Лицо трактирщика налилось багрянцем и он угрожающе подался вперед.
– Вы на что тут намекаете?! – прохрипел он, едва не задыхаясь от гнева. – Что мои родные ходили в услужение лихим людям?! Мои отец и брат были честнейшими людьми, и никто не вправе оскорблять их память!
– Сядьте! – резкий окрик генерала отбросил бедолагу обратно на табурет. – Не стоит разговаривать со мной таким тоном. Я вам не юная трепетная девица, на меня подобный нахрап не действует!
Воспользовавшись возникшей паузой, Голстейн закинул в рот еще один кусок.
– Знаете, – заговорил он, продолжая жевать, – я ведь хорошо помню, как выглядел ваш городок лет десять-пятнадцать назад, когда мы пришли сюда. Тяжелые железные решетки на всех окнах, закрываемые на ночь толстые ставни, обязательная дубина под прилавком и кромешная тьма по ночам, выходить в которую отваживались лишь вершители темных дел, да самые лютые пропойцы. Когда даже при свете дня, буквально у всех на виду с тебя могли сорвать сумку или срезать кошель с пояса. А кто сейчас помнит те времена?
Инспектор выразительно кивнул на ближайшее окно, свободное от каких-либо решеток или крепких запоров, за которым виднелась просторная площадь с беззаботно прогуливающимися горожанами.

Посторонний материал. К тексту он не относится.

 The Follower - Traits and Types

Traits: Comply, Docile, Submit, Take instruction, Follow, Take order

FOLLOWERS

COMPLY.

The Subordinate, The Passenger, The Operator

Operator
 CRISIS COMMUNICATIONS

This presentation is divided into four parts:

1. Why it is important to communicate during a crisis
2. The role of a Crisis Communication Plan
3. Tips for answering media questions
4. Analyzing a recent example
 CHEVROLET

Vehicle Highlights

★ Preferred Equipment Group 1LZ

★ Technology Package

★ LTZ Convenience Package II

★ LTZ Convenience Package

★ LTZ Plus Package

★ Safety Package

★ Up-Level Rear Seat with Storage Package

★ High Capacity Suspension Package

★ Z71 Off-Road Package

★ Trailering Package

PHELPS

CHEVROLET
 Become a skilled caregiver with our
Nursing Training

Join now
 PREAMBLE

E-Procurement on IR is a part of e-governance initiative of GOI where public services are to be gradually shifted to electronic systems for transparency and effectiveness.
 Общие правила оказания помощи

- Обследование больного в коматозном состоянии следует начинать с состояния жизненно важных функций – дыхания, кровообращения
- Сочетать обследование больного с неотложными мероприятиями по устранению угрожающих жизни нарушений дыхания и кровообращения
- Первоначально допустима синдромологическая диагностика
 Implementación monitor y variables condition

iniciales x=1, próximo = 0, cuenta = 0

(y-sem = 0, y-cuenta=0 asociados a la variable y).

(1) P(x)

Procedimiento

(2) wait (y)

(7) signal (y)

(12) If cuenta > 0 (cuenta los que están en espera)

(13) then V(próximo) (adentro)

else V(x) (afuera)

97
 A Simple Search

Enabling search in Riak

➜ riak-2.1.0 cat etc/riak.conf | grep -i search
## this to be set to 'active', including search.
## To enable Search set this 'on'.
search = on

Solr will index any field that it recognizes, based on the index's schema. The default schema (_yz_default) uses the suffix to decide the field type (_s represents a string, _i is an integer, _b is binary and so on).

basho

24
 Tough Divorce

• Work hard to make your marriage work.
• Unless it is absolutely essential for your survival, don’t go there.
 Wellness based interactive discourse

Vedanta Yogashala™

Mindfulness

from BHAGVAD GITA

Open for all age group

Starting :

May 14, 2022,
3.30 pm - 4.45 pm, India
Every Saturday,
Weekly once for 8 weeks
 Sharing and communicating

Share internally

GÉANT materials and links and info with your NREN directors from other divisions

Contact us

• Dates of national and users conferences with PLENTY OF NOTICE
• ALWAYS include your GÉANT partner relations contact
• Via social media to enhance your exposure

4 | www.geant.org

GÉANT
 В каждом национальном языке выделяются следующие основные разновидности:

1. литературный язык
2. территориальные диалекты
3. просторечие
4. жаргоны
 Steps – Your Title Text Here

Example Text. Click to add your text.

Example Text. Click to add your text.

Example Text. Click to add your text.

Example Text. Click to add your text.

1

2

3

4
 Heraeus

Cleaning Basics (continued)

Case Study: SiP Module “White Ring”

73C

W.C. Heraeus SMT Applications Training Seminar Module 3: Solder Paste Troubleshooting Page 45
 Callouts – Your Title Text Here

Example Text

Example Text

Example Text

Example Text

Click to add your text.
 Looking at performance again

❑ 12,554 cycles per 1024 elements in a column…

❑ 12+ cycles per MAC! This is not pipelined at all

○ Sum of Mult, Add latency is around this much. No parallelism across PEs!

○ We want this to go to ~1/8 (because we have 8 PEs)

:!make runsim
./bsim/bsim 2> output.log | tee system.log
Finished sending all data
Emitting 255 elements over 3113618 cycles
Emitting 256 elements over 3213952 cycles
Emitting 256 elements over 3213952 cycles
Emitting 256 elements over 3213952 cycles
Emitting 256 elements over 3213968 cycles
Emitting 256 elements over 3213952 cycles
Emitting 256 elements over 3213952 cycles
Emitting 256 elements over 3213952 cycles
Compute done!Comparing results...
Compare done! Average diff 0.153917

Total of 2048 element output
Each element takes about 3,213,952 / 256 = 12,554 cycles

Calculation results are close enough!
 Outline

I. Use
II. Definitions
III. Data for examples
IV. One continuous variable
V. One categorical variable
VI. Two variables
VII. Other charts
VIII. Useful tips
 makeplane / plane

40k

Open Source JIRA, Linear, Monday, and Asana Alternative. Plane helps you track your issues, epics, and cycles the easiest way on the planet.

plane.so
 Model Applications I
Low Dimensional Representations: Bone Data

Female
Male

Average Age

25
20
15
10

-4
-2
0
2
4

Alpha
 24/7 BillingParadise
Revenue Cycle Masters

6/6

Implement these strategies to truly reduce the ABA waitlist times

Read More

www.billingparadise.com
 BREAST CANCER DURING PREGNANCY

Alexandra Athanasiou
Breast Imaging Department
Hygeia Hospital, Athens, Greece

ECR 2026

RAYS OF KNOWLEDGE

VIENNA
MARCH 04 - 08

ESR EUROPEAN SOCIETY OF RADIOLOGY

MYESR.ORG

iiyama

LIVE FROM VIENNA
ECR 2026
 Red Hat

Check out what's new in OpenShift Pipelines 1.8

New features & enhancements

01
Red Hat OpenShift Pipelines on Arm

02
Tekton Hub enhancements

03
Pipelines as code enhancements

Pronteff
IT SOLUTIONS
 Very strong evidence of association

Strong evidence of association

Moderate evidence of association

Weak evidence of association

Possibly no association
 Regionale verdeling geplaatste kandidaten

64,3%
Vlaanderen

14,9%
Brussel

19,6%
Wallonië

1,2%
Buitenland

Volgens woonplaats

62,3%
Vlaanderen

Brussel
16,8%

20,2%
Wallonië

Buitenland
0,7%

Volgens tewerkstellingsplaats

– У вас теперь на центральных улицах даже фонари есть, под которыми влюбленные парочки по ночам свидания назначают! – Голстейн нацелил вилку на трактирщика. – И вы по-прежнему будете утверждать, что раньше было лучше?! Когда только от нападений на дорогах каждый год гибло больше людей, чем пало от мечей Империи! Если хотите – сами посчитайте, сколько жизней мы вам сберегли!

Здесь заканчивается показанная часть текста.